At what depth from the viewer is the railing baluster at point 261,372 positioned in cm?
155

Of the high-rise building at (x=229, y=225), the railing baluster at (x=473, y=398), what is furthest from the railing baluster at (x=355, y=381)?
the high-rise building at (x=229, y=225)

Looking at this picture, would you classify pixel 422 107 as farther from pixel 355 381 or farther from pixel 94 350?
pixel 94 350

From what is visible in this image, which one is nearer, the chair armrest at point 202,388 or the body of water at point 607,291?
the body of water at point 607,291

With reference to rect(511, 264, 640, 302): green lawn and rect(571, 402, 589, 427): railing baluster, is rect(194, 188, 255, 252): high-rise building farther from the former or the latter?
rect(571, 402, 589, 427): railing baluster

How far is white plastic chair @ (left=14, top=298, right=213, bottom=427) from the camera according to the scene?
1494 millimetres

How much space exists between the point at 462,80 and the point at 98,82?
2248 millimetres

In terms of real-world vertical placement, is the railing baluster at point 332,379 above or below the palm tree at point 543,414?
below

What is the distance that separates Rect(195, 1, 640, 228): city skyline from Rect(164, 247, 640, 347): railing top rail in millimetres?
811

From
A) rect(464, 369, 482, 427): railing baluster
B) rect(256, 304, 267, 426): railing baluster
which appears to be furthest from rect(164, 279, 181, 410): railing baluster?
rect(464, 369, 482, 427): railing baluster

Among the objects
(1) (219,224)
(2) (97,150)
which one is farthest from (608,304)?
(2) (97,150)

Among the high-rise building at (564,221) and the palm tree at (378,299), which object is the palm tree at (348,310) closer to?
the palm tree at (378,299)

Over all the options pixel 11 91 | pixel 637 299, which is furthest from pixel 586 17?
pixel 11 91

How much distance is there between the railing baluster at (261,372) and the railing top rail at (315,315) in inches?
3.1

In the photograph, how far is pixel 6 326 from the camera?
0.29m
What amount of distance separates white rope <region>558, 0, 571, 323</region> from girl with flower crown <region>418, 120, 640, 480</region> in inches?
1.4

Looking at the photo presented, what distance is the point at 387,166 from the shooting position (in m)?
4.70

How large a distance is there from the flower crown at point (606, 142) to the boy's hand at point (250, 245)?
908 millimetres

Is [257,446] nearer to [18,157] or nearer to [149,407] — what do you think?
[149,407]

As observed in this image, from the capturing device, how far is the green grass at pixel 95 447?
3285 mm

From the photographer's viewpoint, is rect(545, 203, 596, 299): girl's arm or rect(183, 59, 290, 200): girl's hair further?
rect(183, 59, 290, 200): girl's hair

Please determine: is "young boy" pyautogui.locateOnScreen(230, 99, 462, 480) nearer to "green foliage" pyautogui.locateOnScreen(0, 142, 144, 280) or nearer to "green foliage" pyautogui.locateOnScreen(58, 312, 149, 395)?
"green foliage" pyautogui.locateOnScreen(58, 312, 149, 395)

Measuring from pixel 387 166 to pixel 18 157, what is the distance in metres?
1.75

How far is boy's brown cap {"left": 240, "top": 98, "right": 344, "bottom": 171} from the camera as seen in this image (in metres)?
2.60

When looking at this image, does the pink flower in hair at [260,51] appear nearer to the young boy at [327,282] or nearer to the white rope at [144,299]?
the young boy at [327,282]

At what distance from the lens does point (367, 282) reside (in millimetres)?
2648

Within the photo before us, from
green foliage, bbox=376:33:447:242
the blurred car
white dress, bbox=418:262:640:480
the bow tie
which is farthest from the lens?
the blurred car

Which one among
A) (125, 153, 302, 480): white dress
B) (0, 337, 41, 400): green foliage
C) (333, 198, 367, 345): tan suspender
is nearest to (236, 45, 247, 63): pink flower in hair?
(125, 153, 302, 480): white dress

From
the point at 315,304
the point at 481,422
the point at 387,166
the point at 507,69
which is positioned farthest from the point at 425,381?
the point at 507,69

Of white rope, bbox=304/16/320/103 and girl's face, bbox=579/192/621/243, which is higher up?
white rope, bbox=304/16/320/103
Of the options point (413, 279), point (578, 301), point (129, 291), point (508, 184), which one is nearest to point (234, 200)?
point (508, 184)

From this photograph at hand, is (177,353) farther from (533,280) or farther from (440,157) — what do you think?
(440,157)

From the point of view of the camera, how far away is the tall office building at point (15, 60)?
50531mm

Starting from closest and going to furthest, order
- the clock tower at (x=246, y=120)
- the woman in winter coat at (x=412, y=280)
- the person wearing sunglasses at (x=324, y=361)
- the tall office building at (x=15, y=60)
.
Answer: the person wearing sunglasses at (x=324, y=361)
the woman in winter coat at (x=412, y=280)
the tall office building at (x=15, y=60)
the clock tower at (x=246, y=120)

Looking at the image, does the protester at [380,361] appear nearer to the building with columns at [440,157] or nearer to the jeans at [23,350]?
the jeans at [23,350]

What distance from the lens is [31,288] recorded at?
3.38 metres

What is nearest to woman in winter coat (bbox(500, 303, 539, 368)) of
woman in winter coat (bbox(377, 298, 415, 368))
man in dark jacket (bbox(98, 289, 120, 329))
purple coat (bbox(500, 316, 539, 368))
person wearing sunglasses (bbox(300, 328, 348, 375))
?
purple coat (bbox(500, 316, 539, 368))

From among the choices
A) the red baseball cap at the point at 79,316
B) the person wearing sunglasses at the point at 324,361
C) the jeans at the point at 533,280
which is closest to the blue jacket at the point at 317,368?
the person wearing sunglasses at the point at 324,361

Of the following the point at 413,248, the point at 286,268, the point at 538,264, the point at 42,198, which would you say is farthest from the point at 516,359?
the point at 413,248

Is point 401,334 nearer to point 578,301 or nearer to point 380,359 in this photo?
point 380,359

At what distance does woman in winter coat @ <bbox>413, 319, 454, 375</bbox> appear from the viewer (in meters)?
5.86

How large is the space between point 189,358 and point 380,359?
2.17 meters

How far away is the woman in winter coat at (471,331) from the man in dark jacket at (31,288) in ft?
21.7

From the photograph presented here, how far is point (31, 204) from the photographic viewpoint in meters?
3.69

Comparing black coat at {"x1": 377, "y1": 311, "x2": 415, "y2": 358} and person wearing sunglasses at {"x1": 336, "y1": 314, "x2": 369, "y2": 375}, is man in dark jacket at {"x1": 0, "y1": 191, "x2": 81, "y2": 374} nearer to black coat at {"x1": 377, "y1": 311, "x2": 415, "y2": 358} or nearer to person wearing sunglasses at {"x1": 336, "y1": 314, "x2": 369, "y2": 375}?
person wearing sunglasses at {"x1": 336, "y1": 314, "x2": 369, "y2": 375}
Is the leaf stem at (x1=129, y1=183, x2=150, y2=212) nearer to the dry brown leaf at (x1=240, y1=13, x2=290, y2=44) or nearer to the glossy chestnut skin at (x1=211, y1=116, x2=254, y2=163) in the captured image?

• **REQUEST**:
Output the line that contains "Is point 401,334", followed by every later line in the listing, with no line omitted and none added.

• **EXERCISE OUTPUT**:
Is point 401,334 nearer to point 578,301 or nearer to point 380,359 in this photo?
point 380,359

At what distance does woman in winter coat @ <bbox>413, 319, 454, 375</bbox> appear from the viewer (in meters)?
5.86

How large is the space between point 189,358 and point 380,359?
2.17 meters

How far away is the woman in winter coat at (471,331) from the man in dark jacket at (31,288) in ft?
21.7

From the photograph presented here, how far is point (31, 204) from the photographic viewpoint in meters?
3.69

Comparing black coat at {"x1": 377, "y1": 311, "x2": 415, "y2": 358} and person wearing sunglasses at {"x1": 336, "y1": 314, "x2": 369, "y2": 375}, is man in dark jacket at {"x1": 0, "y1": 191, "x2": 81, "y2": 374} nearer to black coat at {"x1": 377, "y1": 311, "x2": 415, "y2": 358} or nearer to person wearing sunglasses at {"x1": 336, "y1": 314, "x2": 369, "y2": 375}?
person wearing sunglasses at {"x1": 336, "y1": 314, "x2": 369, "y2": 375}
Is the leaf stem at (x1=129, y1=183, x2=150, y2=212) nearer to the dry brown leaf at (x1=240, y1=13, x2=290, y2=44) or nearer to the glossy chestnut skin at (x1=211, y1=116, x2=254, y2=163) in the captured image?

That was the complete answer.